The game itself is an enjoyable, logical puzzle game, which contained no illogical or mindlessly obscure puzzles and which could be solved without dying at any point. If you were very, very careful

The gameplay wasn’t much, it basically boiled down to hearing a clue, looking for an item and then bringing it to the right location, but there was a lot of fun to be had from trying to work out how everything fitted together. During the first level, you were asked to bring wine to one of the characters. Unfortunately, there’s no wine on the level, just a water tap and a single cup until you found the “miracle” stone and remembered the actions of a certain Nazarene carpenter during a crisis at a friend’s wedding

In all, Valhalla is very engrossing and has now been re-released by the creators Vulcan Software as part of the interface of their new, er thingy with the first level coming free with the download and each subsequent level of the epic three-game series being available to download separately for a small fee.
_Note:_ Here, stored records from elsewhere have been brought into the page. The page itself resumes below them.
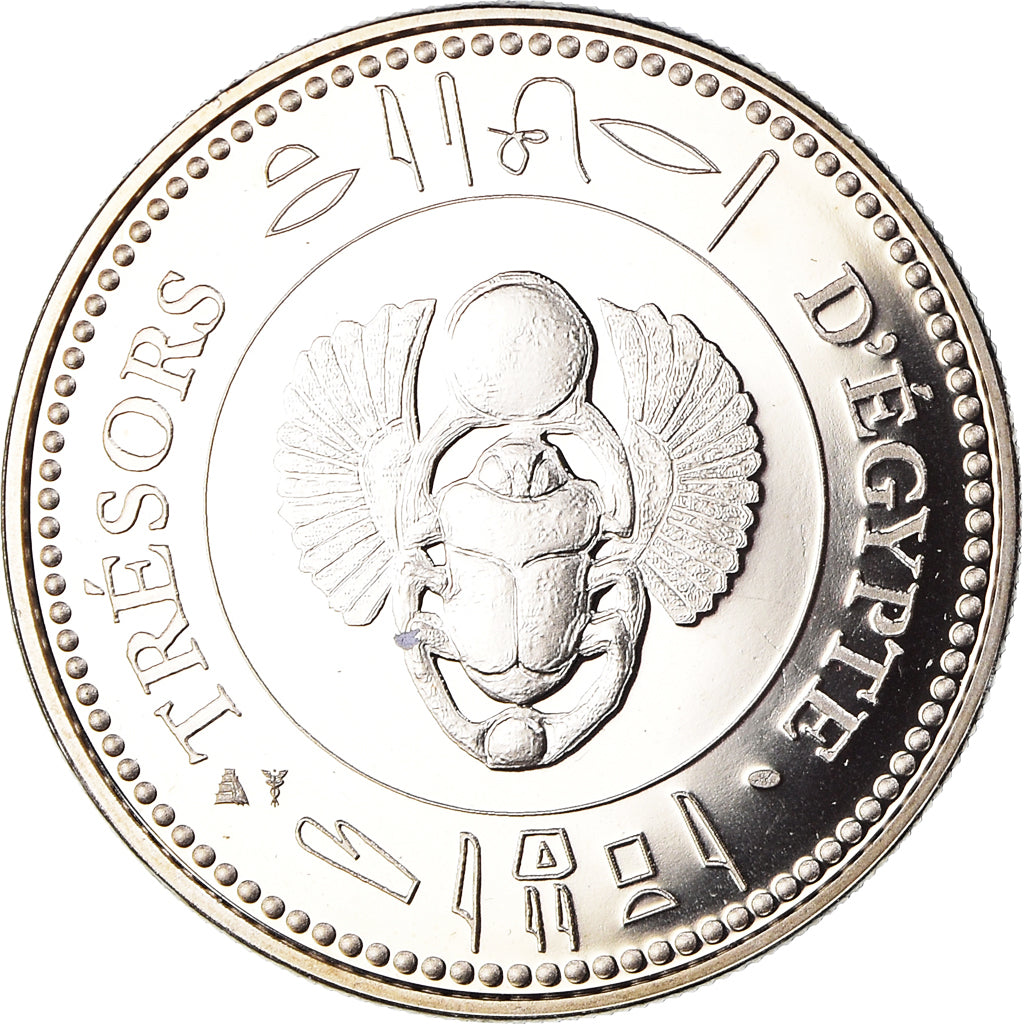 Egipt, medal, Trésors d'Egypte, Nefertiti, Historia, MS(65-70), Miedź-Nikiel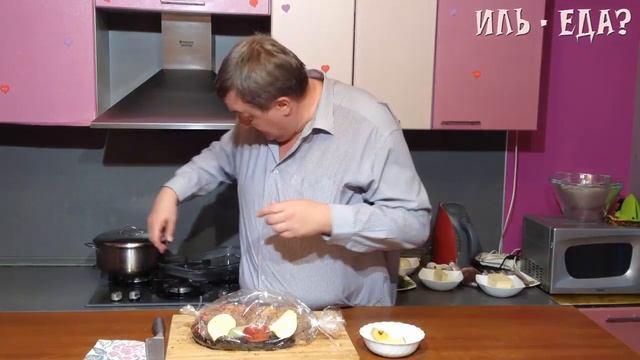 Йога и Медитация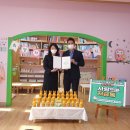 다사랑어린이집 이미지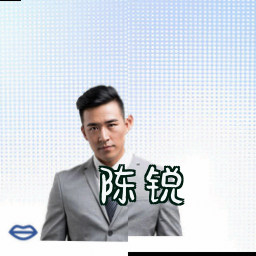 陈锐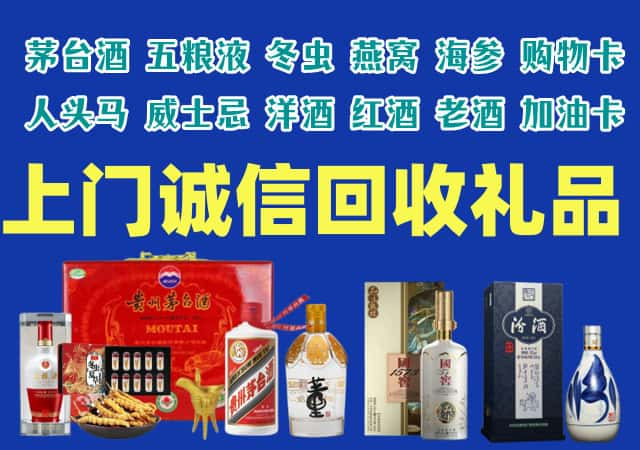 灌南县烟酒回收店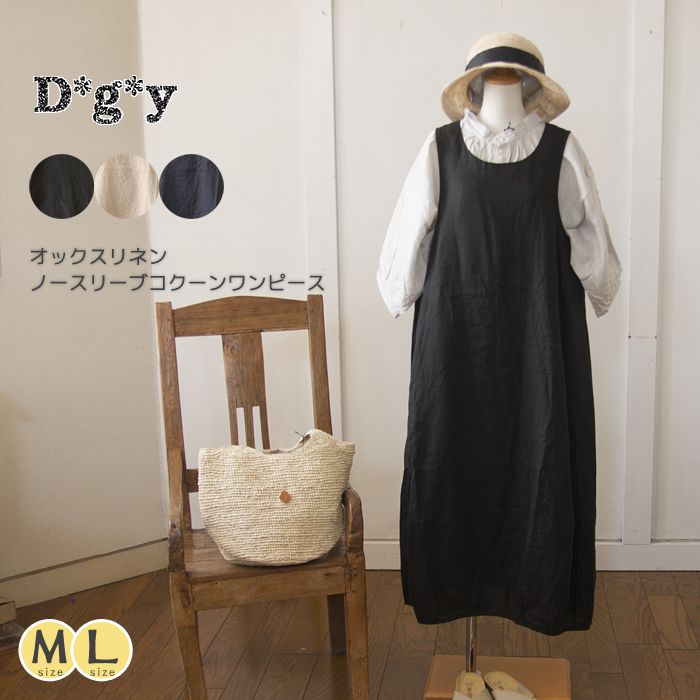 D*g*y Dgy ディージーワイ ノースリーブ衣裳 ロング オックスリネン 広広とした ゆったり コクーン レディース 自然的 春 夏 春夏 一般受け  今めかしい 服 成年者心地よい  電子メイル便貨物輸送無料 dgy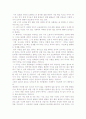 지식정보화 사회의 성공전략 키워드라는 책을 보고 독후감을 작성 한것입니다 2페이지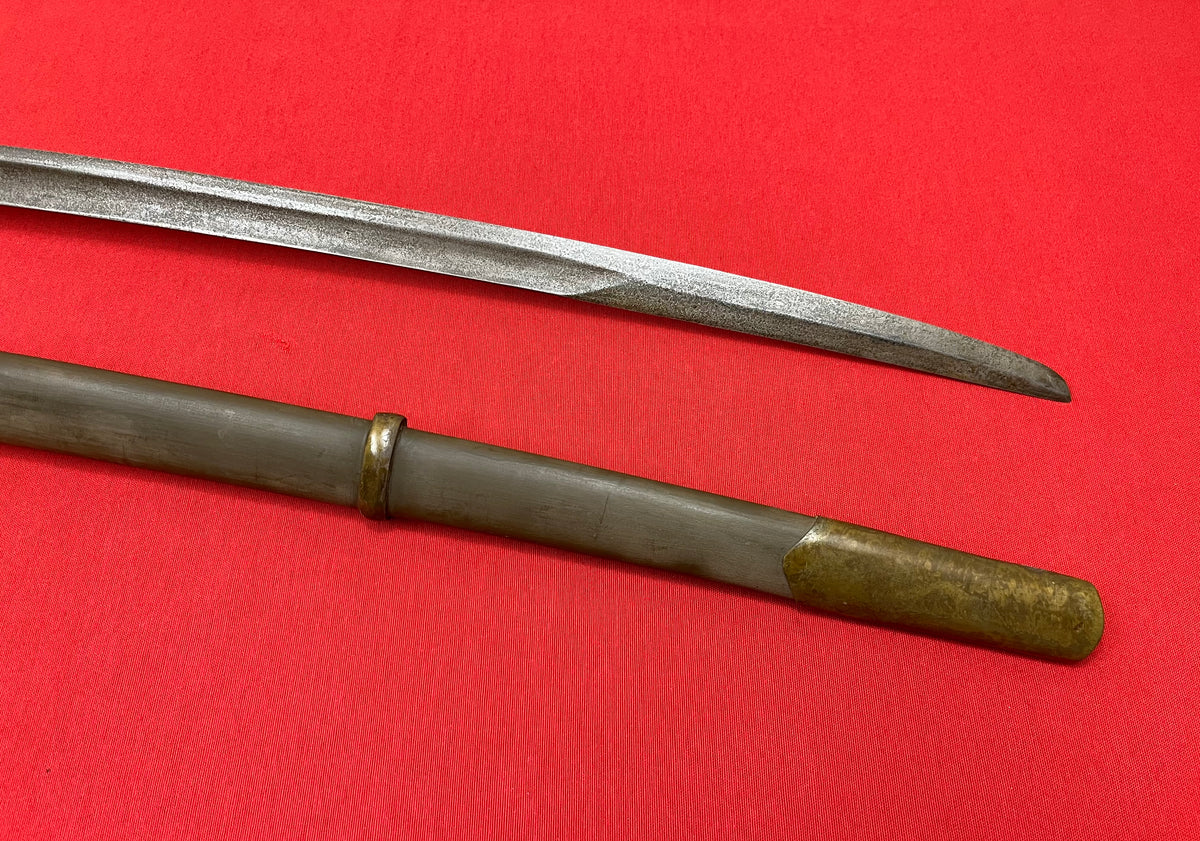WW2 Russian Soviet Cossack Shashka Saber/Sword (High Grade) - Reproduction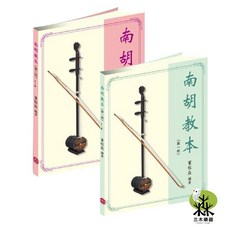 三木樂器 南胡教本 第一冊 / 第二冊 樂韻 二胡教本 董榕森著
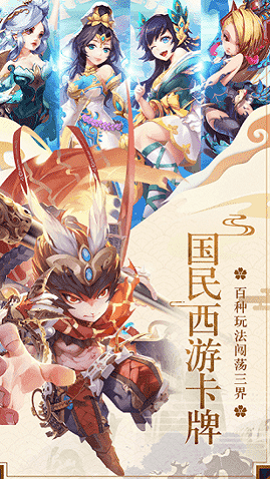 西游杀安卓版图1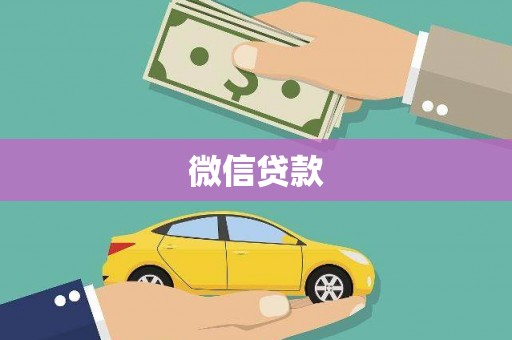 路南微信贷款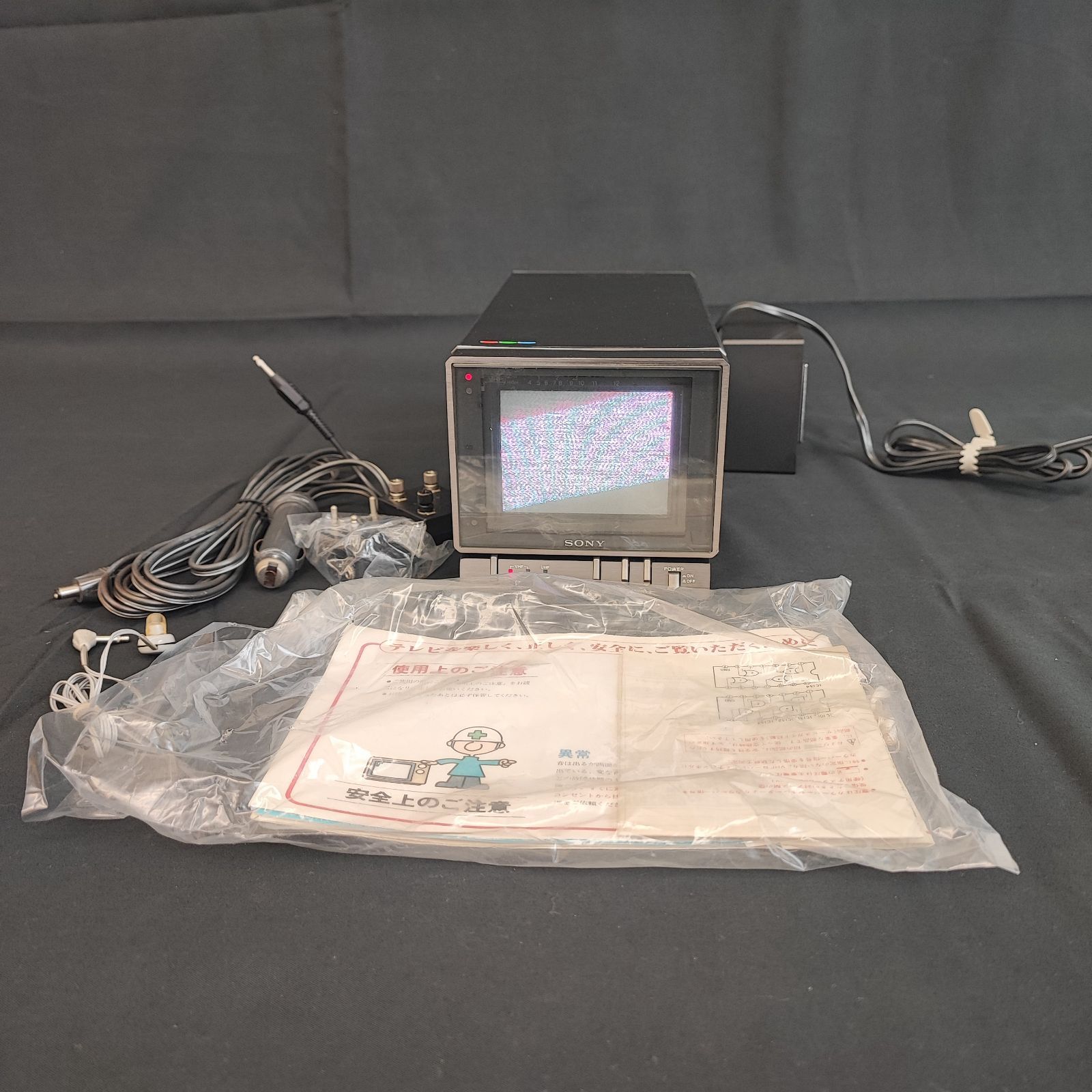 SONY ソニー KV-4P1 日本製 マイクロトリニトロン MICRO TRINITRON カラーテレビ ブラウン管 電子機器 昭和レトロ アンティーク ビンテージ コレクション 希少 レア 箱付き 通電確認済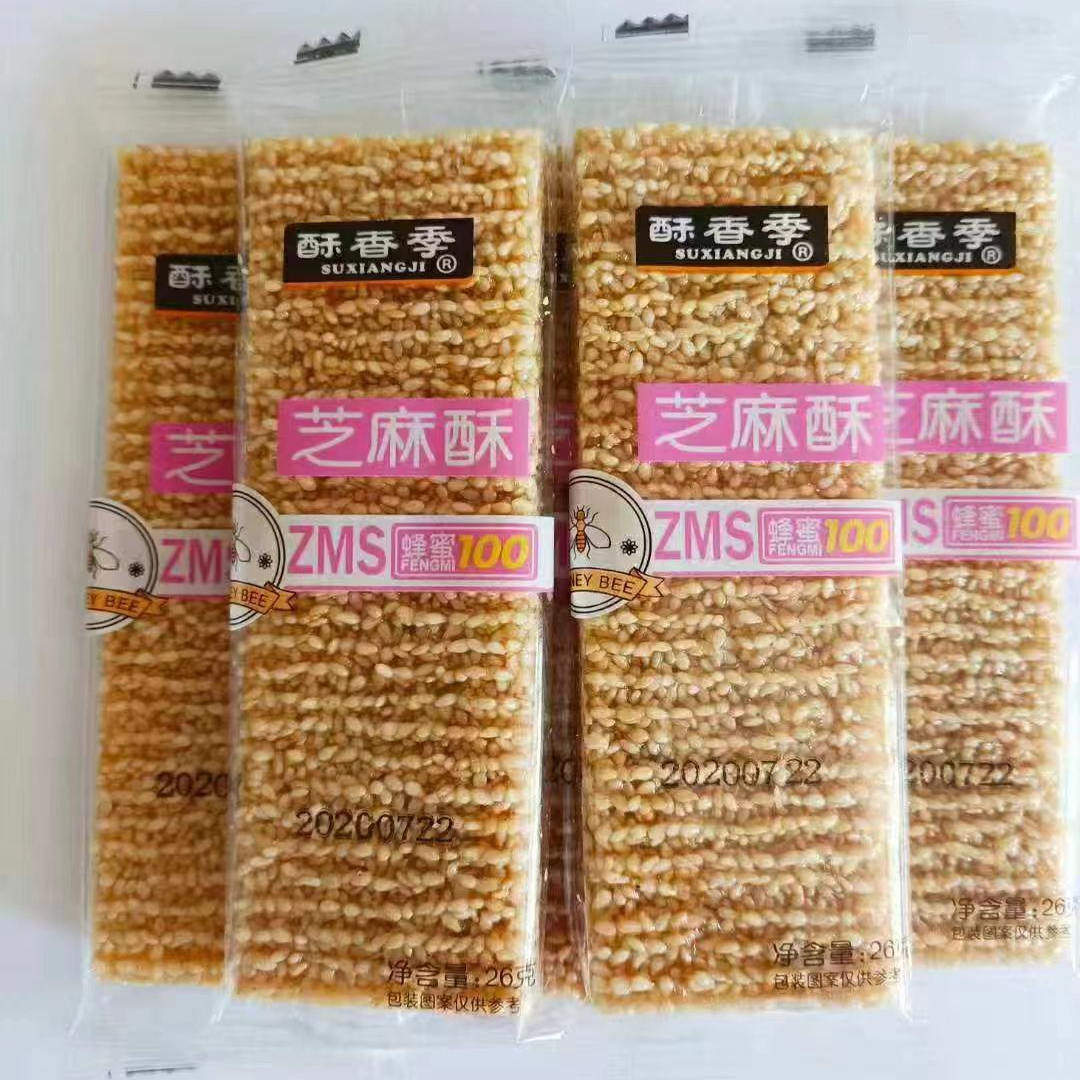 酥香季巴旦木仁酥糖瓜子花生芝麻酥茶点小吃传统休闲小包散装零食,淘宝优惠券,粉丝福利购,淘宝优惠卷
NOTE: At present, only the first free level is available, due to the project still being in the beta stages. For the moment, the “thingy” through which this game runs remains the most system-hogging, downright nasty piece of software I’ve seen since Windows 95 OSR-A. By the looks of things, though, this is certainly one to look out for in the coming months, once they’ve got it working for slower machines.